Though ATC operations would no longer be under the FAA, Shuster said the agency would be free to focus more on its “core mission:” safety. Aviation fatalities were significantly lower than highway and train deaths in 2015, according to the Bureau of Transportation Statistics.
Last week, during a separate meeting with business leaders at the White House, U.S. National Economic Council Director Gary Cohn reiterated the administration’s plans for improving America’s infrastructure, singling out the country’s air traffic control system as a sector with significant upside potential. “Air traffic control is probably the single most exciting thing we can do,” he said.
Currently, the FAA is still in the process of implementing its “NextGen” program, aimed at modernizing air traffic control operations, including the transition from 1950s-era ground-based radar to satellite (GPS) radar technology. This plan is expected to help reduce delays and provide controllers with a more accurate representation of where airplanes are in the sky. The FAA said its investment in NextGen improvements through 2030 is $20.6 billion, though its target date for completion is 2025.
Reaction From Airlines
Major U.S. air carriers, including Southwest (NYSE:LUV), American (NASDAQ:AAL), JetBlue (NASDAQ:JBLU) and Alaska Airlines (NYSE:ALK), support the move to reform air traffic control. Delta Airlines (NYSE:DAL), however, does not. According to a company sponsored study, “operational costs for ATC in the United States could increase by 20 to 29 percent after ten years” and "likely lead to a rise in the cost of airline tickets in the U.S."

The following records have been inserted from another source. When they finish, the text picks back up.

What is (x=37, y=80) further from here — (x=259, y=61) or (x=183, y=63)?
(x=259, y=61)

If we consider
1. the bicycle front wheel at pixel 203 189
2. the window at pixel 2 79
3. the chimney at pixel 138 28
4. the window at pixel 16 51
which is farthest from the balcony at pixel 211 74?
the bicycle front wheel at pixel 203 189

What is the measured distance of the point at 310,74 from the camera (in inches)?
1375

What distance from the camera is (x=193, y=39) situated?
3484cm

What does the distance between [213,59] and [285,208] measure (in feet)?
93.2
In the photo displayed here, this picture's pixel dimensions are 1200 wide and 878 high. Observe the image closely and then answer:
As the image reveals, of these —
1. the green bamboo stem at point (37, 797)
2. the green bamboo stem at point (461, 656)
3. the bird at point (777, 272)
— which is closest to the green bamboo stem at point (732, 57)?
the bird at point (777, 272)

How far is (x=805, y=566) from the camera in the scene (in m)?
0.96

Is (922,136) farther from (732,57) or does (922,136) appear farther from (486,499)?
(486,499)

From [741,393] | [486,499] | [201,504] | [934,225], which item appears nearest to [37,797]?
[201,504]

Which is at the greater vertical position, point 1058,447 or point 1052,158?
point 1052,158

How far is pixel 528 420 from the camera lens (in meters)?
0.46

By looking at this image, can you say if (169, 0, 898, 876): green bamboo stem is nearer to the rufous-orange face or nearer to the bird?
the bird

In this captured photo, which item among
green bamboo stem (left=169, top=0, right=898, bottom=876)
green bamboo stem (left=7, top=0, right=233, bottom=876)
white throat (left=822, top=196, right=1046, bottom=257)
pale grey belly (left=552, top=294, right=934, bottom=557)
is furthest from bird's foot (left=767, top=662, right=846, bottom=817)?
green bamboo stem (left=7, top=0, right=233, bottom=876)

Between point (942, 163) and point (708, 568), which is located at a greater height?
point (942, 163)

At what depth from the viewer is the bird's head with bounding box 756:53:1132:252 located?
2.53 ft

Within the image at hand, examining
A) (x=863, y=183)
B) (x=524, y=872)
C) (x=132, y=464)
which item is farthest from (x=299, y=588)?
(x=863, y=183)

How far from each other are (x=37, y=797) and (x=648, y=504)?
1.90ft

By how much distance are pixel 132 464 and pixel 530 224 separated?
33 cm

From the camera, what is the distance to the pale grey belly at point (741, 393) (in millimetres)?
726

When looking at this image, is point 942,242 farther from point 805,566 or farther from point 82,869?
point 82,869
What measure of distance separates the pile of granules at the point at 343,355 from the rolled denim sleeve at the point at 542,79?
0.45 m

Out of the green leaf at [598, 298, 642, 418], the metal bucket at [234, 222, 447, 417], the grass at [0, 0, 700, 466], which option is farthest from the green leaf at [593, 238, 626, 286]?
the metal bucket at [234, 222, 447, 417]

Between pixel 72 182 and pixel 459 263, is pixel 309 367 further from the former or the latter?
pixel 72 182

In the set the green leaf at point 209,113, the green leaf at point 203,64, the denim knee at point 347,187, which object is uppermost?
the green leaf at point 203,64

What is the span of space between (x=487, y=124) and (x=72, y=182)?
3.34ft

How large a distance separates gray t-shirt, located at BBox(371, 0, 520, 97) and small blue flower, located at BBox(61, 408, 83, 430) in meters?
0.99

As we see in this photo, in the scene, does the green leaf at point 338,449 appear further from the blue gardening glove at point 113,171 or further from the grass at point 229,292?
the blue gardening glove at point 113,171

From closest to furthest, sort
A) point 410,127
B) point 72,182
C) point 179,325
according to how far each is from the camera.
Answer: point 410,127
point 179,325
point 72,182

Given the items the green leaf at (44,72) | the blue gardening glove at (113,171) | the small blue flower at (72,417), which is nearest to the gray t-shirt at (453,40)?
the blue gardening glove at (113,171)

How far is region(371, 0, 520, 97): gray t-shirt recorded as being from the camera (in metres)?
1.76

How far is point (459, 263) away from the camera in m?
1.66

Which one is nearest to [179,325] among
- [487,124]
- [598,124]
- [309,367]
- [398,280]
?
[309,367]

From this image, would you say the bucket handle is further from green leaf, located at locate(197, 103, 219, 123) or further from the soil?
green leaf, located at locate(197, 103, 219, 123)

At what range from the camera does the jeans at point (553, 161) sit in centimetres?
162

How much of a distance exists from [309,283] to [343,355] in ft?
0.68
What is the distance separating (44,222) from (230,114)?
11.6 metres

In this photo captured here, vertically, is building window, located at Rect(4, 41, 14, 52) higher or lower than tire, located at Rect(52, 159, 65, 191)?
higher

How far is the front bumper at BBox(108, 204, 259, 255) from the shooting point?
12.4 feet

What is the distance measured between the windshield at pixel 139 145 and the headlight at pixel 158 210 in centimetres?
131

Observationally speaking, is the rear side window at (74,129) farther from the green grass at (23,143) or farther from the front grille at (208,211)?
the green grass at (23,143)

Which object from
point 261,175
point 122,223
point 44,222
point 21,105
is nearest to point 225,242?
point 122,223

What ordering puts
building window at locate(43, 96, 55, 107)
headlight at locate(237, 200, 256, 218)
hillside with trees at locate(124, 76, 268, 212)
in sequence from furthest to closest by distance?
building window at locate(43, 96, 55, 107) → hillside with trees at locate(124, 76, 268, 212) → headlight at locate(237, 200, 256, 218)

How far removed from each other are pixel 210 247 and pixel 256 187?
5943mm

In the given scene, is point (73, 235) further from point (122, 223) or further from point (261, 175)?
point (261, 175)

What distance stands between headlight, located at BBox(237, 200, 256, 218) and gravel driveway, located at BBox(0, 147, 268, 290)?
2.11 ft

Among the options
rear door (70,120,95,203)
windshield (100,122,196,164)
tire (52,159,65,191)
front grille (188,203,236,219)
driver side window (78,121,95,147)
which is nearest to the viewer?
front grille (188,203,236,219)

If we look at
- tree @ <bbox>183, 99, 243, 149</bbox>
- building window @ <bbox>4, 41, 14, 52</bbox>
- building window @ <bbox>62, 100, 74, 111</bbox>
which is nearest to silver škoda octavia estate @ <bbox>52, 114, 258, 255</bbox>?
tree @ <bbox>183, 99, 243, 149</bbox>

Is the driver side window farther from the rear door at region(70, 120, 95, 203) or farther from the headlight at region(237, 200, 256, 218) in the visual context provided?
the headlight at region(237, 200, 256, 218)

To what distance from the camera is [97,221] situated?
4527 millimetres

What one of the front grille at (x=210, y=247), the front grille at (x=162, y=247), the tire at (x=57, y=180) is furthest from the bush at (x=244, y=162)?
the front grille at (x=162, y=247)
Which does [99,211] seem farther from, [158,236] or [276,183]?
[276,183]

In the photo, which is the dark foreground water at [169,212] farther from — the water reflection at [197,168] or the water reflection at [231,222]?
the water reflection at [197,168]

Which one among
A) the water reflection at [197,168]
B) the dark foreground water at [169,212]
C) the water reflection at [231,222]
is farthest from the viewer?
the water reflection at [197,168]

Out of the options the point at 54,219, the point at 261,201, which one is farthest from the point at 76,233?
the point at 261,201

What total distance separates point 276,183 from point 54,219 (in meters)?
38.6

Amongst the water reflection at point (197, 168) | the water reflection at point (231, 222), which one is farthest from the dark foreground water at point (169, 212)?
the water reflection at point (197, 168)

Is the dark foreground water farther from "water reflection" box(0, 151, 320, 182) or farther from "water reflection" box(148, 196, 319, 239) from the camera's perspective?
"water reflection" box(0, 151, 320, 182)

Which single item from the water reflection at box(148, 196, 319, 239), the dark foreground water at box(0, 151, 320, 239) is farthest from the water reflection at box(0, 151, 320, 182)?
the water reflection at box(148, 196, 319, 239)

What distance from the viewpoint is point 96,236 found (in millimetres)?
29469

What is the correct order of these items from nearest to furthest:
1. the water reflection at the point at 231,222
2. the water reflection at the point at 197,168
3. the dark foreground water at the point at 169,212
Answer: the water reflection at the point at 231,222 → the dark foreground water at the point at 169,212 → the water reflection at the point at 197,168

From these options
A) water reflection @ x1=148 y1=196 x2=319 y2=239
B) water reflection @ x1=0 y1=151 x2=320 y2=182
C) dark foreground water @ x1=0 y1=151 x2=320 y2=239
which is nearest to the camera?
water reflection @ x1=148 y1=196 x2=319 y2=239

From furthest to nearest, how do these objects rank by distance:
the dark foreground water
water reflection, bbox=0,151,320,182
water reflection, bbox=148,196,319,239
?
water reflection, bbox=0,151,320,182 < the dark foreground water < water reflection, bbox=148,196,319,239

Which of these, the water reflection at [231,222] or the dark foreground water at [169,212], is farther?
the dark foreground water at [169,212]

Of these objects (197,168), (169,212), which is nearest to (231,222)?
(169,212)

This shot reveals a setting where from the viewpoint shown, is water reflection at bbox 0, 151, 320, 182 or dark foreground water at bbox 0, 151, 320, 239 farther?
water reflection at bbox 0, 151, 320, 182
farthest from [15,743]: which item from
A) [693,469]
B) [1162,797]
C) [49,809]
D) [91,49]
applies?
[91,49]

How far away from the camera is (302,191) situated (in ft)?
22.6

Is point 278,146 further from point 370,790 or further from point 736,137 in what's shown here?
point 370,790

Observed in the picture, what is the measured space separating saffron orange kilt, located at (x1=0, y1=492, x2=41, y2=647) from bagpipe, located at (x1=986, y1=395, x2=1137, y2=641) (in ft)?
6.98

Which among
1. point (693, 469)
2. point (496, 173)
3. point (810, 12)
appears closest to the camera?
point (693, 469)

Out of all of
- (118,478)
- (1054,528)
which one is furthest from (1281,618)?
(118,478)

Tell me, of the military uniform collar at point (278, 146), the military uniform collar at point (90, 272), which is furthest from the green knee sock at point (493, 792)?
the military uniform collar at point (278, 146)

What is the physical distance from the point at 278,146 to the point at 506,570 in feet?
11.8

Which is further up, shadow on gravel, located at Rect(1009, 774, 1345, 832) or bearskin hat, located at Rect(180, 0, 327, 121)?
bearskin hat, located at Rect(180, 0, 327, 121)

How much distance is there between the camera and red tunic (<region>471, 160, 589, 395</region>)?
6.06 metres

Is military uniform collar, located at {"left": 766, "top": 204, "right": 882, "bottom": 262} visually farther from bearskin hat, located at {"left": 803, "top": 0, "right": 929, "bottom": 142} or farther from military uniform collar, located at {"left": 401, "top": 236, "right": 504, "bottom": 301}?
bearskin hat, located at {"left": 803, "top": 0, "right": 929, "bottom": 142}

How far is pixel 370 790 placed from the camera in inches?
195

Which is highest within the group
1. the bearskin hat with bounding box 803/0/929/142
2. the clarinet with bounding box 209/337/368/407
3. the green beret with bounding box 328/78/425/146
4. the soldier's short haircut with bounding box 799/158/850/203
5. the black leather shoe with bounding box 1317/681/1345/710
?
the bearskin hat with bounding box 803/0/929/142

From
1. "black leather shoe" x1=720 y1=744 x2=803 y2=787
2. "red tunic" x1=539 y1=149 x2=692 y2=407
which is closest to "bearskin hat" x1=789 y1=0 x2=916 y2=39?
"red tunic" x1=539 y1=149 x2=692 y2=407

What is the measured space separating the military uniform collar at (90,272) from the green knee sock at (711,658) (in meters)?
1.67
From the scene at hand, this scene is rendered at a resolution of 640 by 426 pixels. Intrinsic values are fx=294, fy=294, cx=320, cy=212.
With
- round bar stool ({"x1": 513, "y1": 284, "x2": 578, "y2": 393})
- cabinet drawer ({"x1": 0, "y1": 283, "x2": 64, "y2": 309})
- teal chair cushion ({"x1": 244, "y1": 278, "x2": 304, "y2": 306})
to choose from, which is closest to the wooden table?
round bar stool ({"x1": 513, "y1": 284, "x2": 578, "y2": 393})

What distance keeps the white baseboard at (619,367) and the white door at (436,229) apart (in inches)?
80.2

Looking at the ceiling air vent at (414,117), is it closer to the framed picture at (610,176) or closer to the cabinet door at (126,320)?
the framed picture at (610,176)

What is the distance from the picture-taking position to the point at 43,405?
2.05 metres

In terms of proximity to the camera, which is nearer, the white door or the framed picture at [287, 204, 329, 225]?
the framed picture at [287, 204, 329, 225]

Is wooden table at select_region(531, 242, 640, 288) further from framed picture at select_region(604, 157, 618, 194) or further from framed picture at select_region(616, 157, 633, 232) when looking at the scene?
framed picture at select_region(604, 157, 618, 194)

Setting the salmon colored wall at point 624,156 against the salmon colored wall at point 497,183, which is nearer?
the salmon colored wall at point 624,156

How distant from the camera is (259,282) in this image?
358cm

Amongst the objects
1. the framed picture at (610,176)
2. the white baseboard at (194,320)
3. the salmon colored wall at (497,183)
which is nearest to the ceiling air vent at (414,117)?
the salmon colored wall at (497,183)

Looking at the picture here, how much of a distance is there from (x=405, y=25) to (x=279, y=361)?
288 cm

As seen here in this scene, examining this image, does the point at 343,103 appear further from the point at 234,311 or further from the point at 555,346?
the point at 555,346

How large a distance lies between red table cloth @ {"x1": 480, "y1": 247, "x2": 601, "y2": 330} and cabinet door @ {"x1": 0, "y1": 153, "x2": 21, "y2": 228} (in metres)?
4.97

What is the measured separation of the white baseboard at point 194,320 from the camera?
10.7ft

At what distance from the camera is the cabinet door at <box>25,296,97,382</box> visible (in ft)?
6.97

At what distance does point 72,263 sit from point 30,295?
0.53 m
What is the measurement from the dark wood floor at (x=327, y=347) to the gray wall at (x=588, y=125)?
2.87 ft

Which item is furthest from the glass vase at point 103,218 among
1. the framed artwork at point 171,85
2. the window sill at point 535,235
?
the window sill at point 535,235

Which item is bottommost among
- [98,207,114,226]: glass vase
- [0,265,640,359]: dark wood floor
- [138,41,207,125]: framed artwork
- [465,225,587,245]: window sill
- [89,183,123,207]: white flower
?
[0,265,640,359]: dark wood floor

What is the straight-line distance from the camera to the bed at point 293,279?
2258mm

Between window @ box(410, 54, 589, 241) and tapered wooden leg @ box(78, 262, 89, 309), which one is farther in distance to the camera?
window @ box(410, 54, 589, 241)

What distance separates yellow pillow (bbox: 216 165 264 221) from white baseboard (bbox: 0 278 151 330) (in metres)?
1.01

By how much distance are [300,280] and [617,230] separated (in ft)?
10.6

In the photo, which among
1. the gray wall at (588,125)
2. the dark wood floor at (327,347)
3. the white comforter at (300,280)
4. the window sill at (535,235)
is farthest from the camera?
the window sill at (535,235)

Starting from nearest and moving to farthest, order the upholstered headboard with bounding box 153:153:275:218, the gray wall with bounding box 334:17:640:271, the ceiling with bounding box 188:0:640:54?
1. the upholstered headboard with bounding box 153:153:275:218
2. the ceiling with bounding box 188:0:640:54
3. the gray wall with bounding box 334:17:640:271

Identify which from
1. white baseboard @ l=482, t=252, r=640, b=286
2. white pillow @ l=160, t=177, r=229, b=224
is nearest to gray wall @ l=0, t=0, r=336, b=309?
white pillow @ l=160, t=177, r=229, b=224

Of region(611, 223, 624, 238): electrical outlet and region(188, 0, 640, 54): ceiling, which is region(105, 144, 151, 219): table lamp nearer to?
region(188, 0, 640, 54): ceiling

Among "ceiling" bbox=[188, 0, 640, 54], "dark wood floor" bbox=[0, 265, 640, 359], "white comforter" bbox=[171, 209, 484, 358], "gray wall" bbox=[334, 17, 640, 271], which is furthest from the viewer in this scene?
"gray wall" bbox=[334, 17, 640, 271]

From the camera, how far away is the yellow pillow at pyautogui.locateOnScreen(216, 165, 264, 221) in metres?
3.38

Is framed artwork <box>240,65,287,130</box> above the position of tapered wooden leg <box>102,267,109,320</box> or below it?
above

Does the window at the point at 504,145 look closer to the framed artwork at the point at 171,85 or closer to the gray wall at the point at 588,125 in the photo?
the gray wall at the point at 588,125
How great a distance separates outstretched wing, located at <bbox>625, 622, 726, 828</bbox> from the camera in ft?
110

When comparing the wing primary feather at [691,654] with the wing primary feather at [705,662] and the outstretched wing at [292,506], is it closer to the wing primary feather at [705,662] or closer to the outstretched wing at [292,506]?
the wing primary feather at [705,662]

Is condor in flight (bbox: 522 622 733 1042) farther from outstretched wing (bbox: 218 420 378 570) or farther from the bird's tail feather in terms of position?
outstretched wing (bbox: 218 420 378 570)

While the airline declined to comment further on the spin-off of ATC, they did provide a statement to FOX Business: “Delta remains committed to working with the FAA and other industry stakeholders to make U.S. airspace more efficient, with the goals of reducing delays, improving traffic flows and enhancing airline performance.”
Other airline executives disagree. “If in fact the airspace is managed more effectively, there will be more flights, more landings, more takeoffs, and therefore more total revenue from the airlines’ point of view,” said Bob Crandall, former president and chairman of American Airlines.
The National Air Traffic Controllers Association, the union representing the FAA’s 14,000 controllers, has supported Shuster’s AIRR legislation. In a statement to FOX Business, the union said it will continue to “evaluate the President’s proposal,” stipulating that certain criteria must be met in order for the organization to support any reform.
“I would want to make sure that all the work agreements, things like that, would stay in place,” Martin Lauth, who worked 27 years as a controller and now teaches courses in air traffic management at Embry Riddle Aeronautical University, told FOX Business. “That the controllers’ pays aren’t going to be slashed [either].”